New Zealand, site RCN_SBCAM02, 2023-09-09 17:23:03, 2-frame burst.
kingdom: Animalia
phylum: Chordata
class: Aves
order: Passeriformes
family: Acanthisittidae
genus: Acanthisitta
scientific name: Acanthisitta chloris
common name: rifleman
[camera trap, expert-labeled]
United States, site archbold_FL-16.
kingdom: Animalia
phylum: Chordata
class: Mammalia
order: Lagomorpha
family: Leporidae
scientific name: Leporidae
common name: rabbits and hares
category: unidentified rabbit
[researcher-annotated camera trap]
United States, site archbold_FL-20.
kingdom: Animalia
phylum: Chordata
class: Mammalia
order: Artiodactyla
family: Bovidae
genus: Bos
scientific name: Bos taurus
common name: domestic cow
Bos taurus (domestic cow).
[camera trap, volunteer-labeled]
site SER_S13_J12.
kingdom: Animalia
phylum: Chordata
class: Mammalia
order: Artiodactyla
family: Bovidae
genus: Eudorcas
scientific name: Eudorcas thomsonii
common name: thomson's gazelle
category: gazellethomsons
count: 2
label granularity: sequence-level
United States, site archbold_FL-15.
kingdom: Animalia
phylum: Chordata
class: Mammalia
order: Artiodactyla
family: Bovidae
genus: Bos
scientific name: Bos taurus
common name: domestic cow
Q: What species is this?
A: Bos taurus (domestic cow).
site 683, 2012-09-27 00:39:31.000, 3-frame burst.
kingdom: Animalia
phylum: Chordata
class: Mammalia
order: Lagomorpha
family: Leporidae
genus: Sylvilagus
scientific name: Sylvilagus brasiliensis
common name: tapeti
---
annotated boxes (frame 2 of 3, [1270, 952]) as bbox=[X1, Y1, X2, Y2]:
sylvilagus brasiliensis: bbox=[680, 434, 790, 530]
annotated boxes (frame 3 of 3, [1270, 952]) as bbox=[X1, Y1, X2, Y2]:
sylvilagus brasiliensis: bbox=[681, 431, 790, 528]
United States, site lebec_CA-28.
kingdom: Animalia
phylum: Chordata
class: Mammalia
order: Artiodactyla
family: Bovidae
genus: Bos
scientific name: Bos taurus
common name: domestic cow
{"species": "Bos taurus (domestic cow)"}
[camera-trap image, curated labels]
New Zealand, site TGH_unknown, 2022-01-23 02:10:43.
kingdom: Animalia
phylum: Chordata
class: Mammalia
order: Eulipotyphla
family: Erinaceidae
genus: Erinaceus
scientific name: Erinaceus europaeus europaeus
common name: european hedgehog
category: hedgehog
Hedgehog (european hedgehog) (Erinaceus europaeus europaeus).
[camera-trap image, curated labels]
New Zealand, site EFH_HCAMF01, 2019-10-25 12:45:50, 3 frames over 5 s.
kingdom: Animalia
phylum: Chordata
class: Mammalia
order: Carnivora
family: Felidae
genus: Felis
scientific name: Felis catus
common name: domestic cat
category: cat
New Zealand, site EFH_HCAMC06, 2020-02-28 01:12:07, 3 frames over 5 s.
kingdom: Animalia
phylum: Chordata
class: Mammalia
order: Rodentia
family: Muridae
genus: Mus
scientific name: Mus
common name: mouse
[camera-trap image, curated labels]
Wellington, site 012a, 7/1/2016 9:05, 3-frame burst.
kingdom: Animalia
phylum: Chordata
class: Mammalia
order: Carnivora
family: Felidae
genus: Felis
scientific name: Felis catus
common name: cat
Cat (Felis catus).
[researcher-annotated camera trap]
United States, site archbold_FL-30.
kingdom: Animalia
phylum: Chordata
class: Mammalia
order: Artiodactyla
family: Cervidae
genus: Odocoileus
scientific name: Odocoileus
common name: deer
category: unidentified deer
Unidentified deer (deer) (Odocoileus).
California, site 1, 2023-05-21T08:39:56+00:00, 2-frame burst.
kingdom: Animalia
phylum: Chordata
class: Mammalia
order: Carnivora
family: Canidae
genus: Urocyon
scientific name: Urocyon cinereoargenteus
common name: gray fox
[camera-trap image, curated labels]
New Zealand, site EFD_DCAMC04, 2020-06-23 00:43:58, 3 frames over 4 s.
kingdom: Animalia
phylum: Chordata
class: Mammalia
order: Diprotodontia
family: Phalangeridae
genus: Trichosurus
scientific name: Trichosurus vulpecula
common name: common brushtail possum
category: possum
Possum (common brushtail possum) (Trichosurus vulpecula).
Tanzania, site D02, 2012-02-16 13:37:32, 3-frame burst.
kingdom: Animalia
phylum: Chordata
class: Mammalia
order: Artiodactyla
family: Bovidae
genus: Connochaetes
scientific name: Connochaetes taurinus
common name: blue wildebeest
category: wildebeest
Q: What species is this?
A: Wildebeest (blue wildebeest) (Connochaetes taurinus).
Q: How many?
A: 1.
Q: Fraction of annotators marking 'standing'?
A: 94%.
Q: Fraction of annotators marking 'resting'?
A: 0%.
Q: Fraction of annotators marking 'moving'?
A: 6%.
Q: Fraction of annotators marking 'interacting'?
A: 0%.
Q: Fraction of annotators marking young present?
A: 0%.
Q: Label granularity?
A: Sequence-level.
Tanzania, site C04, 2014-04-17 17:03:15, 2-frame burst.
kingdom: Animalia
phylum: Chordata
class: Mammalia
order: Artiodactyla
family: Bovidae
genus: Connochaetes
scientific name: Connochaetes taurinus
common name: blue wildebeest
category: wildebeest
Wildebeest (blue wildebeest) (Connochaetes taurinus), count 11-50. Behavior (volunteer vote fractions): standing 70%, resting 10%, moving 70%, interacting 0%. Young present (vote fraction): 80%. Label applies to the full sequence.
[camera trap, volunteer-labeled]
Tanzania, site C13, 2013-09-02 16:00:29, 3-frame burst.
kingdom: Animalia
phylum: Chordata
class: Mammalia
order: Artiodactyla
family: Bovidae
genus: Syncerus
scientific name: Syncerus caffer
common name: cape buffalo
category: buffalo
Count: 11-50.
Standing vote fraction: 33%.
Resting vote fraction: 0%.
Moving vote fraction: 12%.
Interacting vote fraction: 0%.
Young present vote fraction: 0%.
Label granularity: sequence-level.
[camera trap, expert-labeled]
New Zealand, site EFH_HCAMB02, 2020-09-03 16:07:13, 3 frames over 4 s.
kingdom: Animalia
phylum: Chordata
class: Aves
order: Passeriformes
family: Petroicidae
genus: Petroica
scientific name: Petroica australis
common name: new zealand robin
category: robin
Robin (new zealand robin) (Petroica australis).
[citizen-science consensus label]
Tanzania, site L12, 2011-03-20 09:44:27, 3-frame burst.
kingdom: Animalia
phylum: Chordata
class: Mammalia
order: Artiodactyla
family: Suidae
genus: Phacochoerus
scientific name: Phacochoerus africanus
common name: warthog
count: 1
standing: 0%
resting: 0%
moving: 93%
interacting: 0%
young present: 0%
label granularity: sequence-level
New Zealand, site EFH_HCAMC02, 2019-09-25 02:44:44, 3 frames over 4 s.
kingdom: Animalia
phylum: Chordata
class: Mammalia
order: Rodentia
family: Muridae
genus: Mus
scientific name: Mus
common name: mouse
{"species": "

------------------------------

**Task directions**
Starting at the first line, transcribe the material through to the last.

**Answer for the task**
New Zealand, site RCN_SBCAM02, 2023-09-09 17:23:03, 2-frame burst.
kingdom: Animalia
phylum: Chordata
class: Aves
order: Passeriformes
family: Acanthisittidae
genus: Acanthisitta
scientific name: Acanthisitta chloris
common name: rifleman
[camera trap, expert-labeled]
United States, site archbold_FL-16.
kingdom: Animalia
phylum: Chordata
class: Mammalia
order: Lagomorpha
family: Leporidae
scientific name: Leporidae
common name: rabbits and hares
category: unidentified rabbit
[researcher-annotated camera trap]
United States, site archbold_FL-20.
kingdom: Animalia
phylum: Chordata
class: Mammalia
order: Artiodactyla
family: Bovidae
genus: Bos
scientific name: Bos taurus
common name: domestic cow
Bos taurus (domestic cow).
[camera trap, volunteer-labeled]
site SER_S13_J12.
kingdom: Animalia
phylum: Chordata
class: Mammalia
order: Artiodactyla
family: Bovidae
genus: Eudorcas
scientific name: Eudorcas thomsonii
common name: thomson's gazelle
category: gazellethomsons
count: 2
label granularity: sequence-level
United States, site archbold_FL-15.
kingdom: Animalia
phylum: Chordata
class: Mammalia
order: Artiodactyla
family: Bovidae
genus: Bos
scientific name: Bos taurus
common name: domestic cow
Q: What species is this?
A: Bos taurus (domestic cow).
site 683, 2012-09-27 00:39:31.000, 3-frame burst.
kingdom: Animalia
phylum: Chordata
class: Mammalia
order: Lagomorpha
family: Leporidae
genus: Sylvilagus
scientific name: Sylvilagus brasiliensis
common name: tapeti
---
annotated boxes (frame 2 of 3, [1270, 952]) as bbox=[X1, Y1, X2, Y2]:
sylvilagus brasiliensis: bbox=[680, 434, 790, 530]
annotated boxes (frame 3 of 3, [1270, 952]) as bbox=[X1, Y1, X2, Y2]:
sylvilagus brasiliensis: bbox=[681, 431, 790, 528]
United States, site lebec_CA-28.
kingdom: Animalia
phylum: Chordata
class: Mammalia
order: Artiodactyla
family: Bovidae
genus: Bos
scientific name: Bos taurus
common name: domestic cow
{"species": "Bos taurus (domestic cow)"}
[camera-trap image, curated labels]
New Zealand, site TGH_unknown, 2022-01-23 02:10:43.
kingdom: Animalia
phylum: Chordata
class: Mammalia
order: Eulipotyphla
family: Erinaceidae
genus: Erinaceus
scientific name: Erinaceus europaeus europaeus
common name: european hedgehog
category: hedgehog
Hedgehog (european hedgehog) (Erinaceus europaeus europaeus).
[camera-trap image, curated labels]
New Zealand, site EFH_HCAMF01, 2019-10-25 12:45:50, 3 frames over 5 s.
kingdom: Animalia
phylum: Chordata
class: Mammalia
order: Carnivora
family: Felidae
genus: Felis
scientific name: Felis catus
common name: domestic cat
category: cat
New Zealand, site EFH_HCAMC06, 2020-02-28 01:12:07, 3 frames over 5 s.
kingdom: Animalia
phylum: Chordata
class: Mammalia
order: Rodentia
family: Muridae
genus: Mus
scientific name: Mus
common name: mouse
[camera-trap image, curated labels]
Wellington, site 012a, 7/1/2016 9:05, 3-frame burst.
kingdom: Animalia
phylum: Chordata
class: Mammalia
order: Carnivora
family: Felidae
genus: Felis
scientific name: Felis catus
common name: cat
Cat (Felis catus).
[researcher-annotated camera trap]
United States, site archbold_FL-30.
kingdom: Animalia
phylum: Chordata
class: Mammalia
order: Artiodactyla
family: Cervidae
genus: Odocoileus
scientific name: Odocoileus
common name: deer
category: unidentified deer
Unidentified deer (deer) (Odocoileus).
California, site 1, 2023-05-21T08:39:56+00:00, 2-frame burst.
kingdom: Animalia
phylum: Chordata
class: Mammalia
order: Carnivora
family: Canidae
genus: Urocyon
scientific name: Urocyon cinereoargenteus
common name: gray fox
[camera-trap image, curated labels]
New Zealand, site EFD_DCAMC04, 2020-06-23 00:43:58, 3 frames over 4 s.
kingdom: Animalia
phylum: Chordata
class: Mammalia
order: Diprotodontia
family: Phalangeridae
genus: Trichosurus
scientific name: Trichosurus vulpecula
common name: common brushtail possum
category: possum
Possum (common brushtail possum) (Trichosurus vulpecula).
Tanzania, site D02, 2012-02-16 13:37:32, 3-frame burst.
kingdom: Animalia
phylum: Chordata
class: Mammalia
order: Artiodactyla
family: Bovidae
genus: Connochaetes
scientific name: Connochaetes taurinus
common name: blue wildebeest
category: wildebeest
Q: What species is this?
A: Wildebeest (blue wildebeest) (Connochaetes taurinus).
Q: How many?
A: 1.
Q: Fraction of annotators marking 'standing'?
A: 94%.
Q: Fraction of annotators marking 'resting'?
A: 0%.
Q: Fraction of annotators marking 'moving'?
A: 6%.
Q: Fraction of annotators marking 'interacting'?
A: 0%.
Q: Fraction of annotators marking young present?
A: 0%.
Q: Label granularity?
A: Sequence-level.
Tanzania, site C04, 2014-04-17 17:03:15, 2-frame burst.
kingdom: Animalia
phylum: Chordata
class: Mammalia
order: Artiodactyla
family: Bovidae
genus: Connochaetes
scientific name: Connochaetes taurinus
common name: blue wildebeest
category: wildebeest
Wildebeest (blue wildebeest) (Connochaetes taurinus), count 11-50. Behavior (volunteer vote fractions): standing 70%, resting 10%, moving 70%, interacting 0%. Young present (vote fraction): 80%. Label applies to the full sequence.
[camera trap, volunteer-labeled]
Tanzania, site C13, 2013-09-02 16:00:29, 3-frame burst.
kingdom: Animalia
phylum: Chordata
class: Mammalia
order: Artiodactyla
family: Bovidae
genus: Syncerus
scientific name: Syncerus caffer
common name: cape buffalo
category: buffalo
Count: 11-50.
Standing vote fraction: 33%.
Resting vote fraction: 0%.
Moving vote fraction: 12%.
Interacting vote fraction: 0%.
Young present vote fraction: 0%.
Label granularity: sequence-level.
[camera trap, expert-labeled]
New Zealand, site EFH_HCAMB02, 2020-09-03 16:07:13, 3 frames over 4 s.
kingdom: Animalia
phylum: Chordata
class: Aves
order: Passeriformes
family: Petroicidae
genus: Petroica
scientific name: Petroica australis
common name: new zealand robin
category: robin
Robin (new zealand robin) (Petroica australis).
[citizen-science consensus label]
Tanzania, site L12, 2011-03-20 09:44:27, 3-frame burst.
kingdom: Animalia
phylum: Chordata
class: Mammalia
order: Artiodactyla
family: Suidae
genus: Phacochoerus
scientific name: Phacochoerus africanus
common name: warthog
count: 1
standing: 0%
resting: 0%
moving: 93%
interacting: 0%
young present: 0%
label granularity: sequence-level
New Zealand, site EFH_HCAMC02, 2019-09-25 02:44:44, 3 frames over 4 s.
kingdom: Animalia
phylum: Chordata
class: Mammalia
order: Rodentia
family: Muridae
genus: Mus
scientific name: Mus
common name: mouse
{"species": "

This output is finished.